Но княжичу в тех книгах не все было понятно, а спросить было не у кого: Онисифор умер, батюшка Андрей Иванович книжной мудрости и вовсе был не учен, а кособрюхого князя Харю с рябоватым носом на желтоватом лице побаивался княжич Иван с младенческих лет.
Он приезжал к ним на двор, князь Семен Иванович Харя, и, сдав коня стремянному[4] своему Лаврашке, поднимался по лестнице наверх, в хоромы. И еще на лестнице встречал его хозяин, князь Андрей Иванович, и вел в столовую, где за серебряным петухом с хмельным черемуховым медом шептались они о разном, а все больше и чаще о той непомерной силе, какую стал забирать себе худородный Борис Годунов, только вчера, при Иване Грозном, выскочивший опричным начальным и уже ныне, при Федоре Ивановиче, царе-недоумке, — могучий правитель государства.
— Которые были знаменитые боярские роды на Руси, те миновалися без остатку, — вздыхал князь Семен, собрав редкую бороду свою в горсть. — Пошли теперь татаровья Годуновы да литвяки Романовы… Мудро, мудро!
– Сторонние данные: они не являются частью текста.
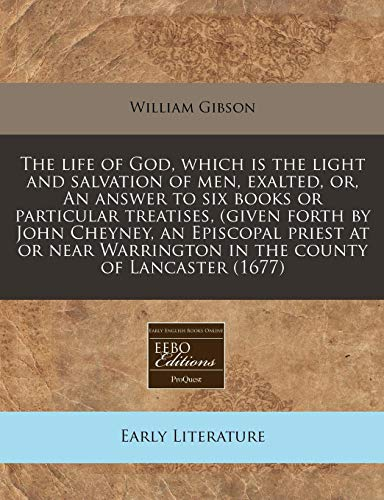 The life of God, which is the light and salvation of men, exalted, or, An answer to six books or ...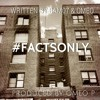 Facts Only - Bam07 & Omeo Poems
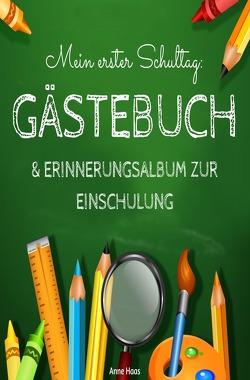 Mein erster Schultag: Gästebuch & Erinnerungsalbum zur Einschulung Eintragbuch Buch Geschenk zum Schulanfang für Schulkinder Schultüte und Schulanfänger von Haas,  Anne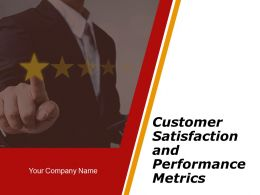 Customer Satisfaction And Performance Metrics Powerpoint Presentation Slides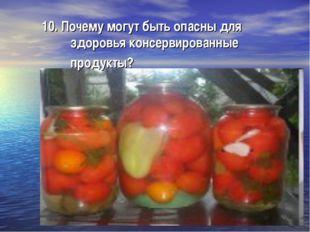 10. Почему могут быть опасны для здоровья консервированные продукты?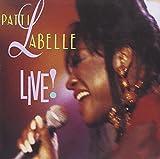 Songtexte von Patti LaBelle - Live!
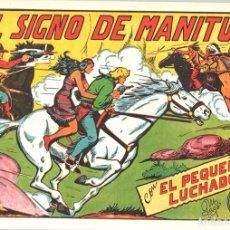 Tebeos: EL SIGNO DE MANITÚ CON EL PEQUEÑO LUCHADOR. Nº 138. REEDICION. Lote 132081295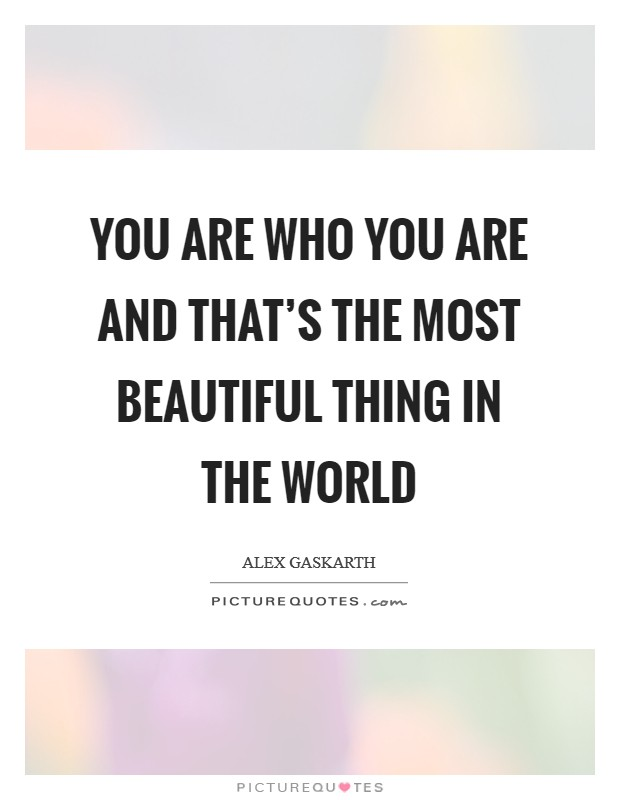 You are who you are and that's the most beautiful thing in the world Picture Quote #1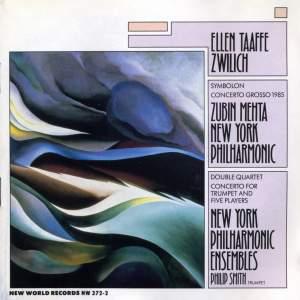 Ellen Taafe Zwilich: Symbolon & Concerto Grosso 1985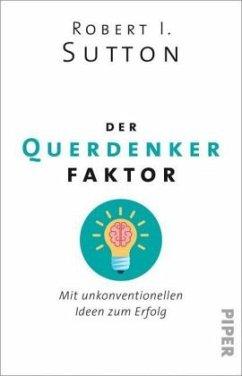 Der Querdenker-Faktor - Sutton, Robert I.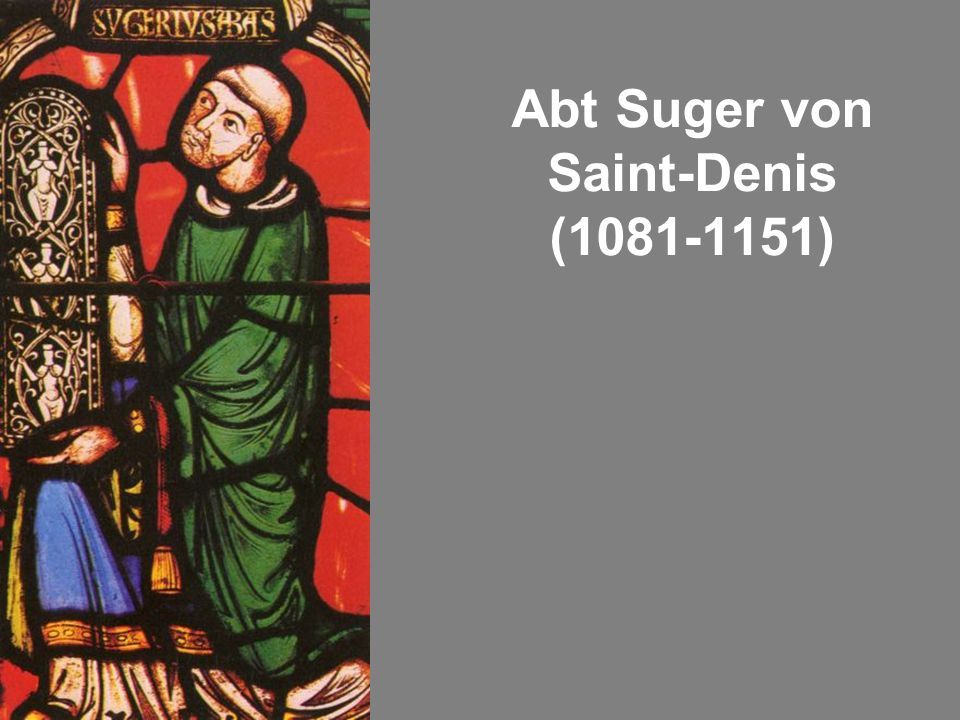 Abt Suger von Saint-Denis (1081-1151)
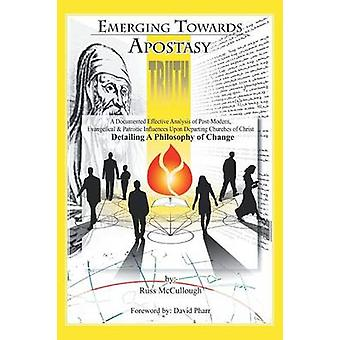 Emerging Towards Apostasy A Documented Effective Analysis of PostModern Evangelical and Patristic Influences Upon Departing Churches of Chris by McCullough & Russ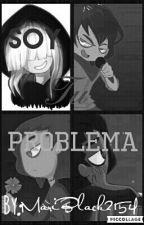 Soy Tu Problema (N.Freddy X Tu) by MariBlack2154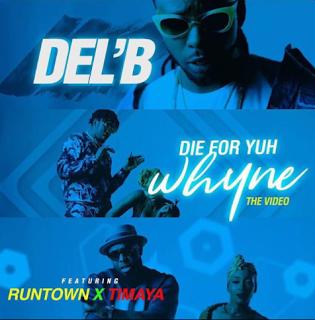 Del'B Ft. Runtown X Timaya - Die For Yuh Whyne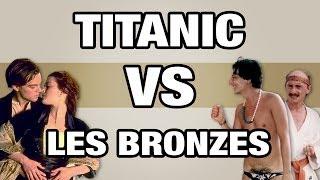 Titanic VS Les Bronzés - WTM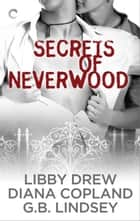 Secrets of Neverwood - One Door Closes\The Growing Season\The Lost Year ebook by G.B. Lindsey, Diana Copland, Libby Drew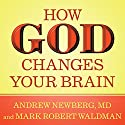 How God Changes Your Brain: Breakthrough Findings from a Leading Neuroscientist Audiobook by Andrew Newberg, MD, Mark Robert Waldman Narrated by James C. Lewis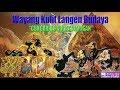 Wayang Kulit Langen Budaya 2018  Cungkring Gugat Warisan   Full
— Всё кобыльи родичи да кошкины дети?.. — подмигивал потешно старик хозяин гостю острым глазком, разблестевшимся от хмельного напитка.
Притопывая ногой и размахивая полою шелкового зипуна, принимался расшалившийся старик пырскать на рыжего кота Мурея, стремглав влетавшего в горницу с привязанной к хвосту бумажкой. Но за котом вдогонку несся в коротком комнатном кафтанчике русоголовый мальчик. Кот по лавкам — и мальчик по полавочникам, кот под стол — и княжич за ним туда же. И они так уж и оставались под столом, потому что князь Харя, придавив каблучищем коту хвост, произносил с расстановкой, обсасывая утиную ножку, варенную в патоке:
— Следует… детей хорошо учить… и наказывать их плетью. И разумно… и больно… и страшно… и здорово.
Вот и теперь — уже как будто первым легким пухом стали одеваться щеки молодого князя Ивана, а норовил начетчик этот добираться к ларю Семена Ивановича, когда тот уезжал на время в свои поместья либо в Волоколамский монастырь на богомолье. Тогда-то княжич Иван оставался хозяином ларя, всех сваленных там книг.
На деревянном гвозде над книжным ларем висела у Семена Ивановича четыреххвостая плеть, именуемая «дурак». Князь Семен, несмотря на свои тридцать лет, был женат уже дважды, но плеть была у него одна — и для покойной княгини Матрены и для нынешней его княгини, Настасеи Михайловны. Князь Семен крепко держался старины и по старинке считал, что женщина ниже мужчины и что жену, как и ребенка, следует учить побоями и плетью.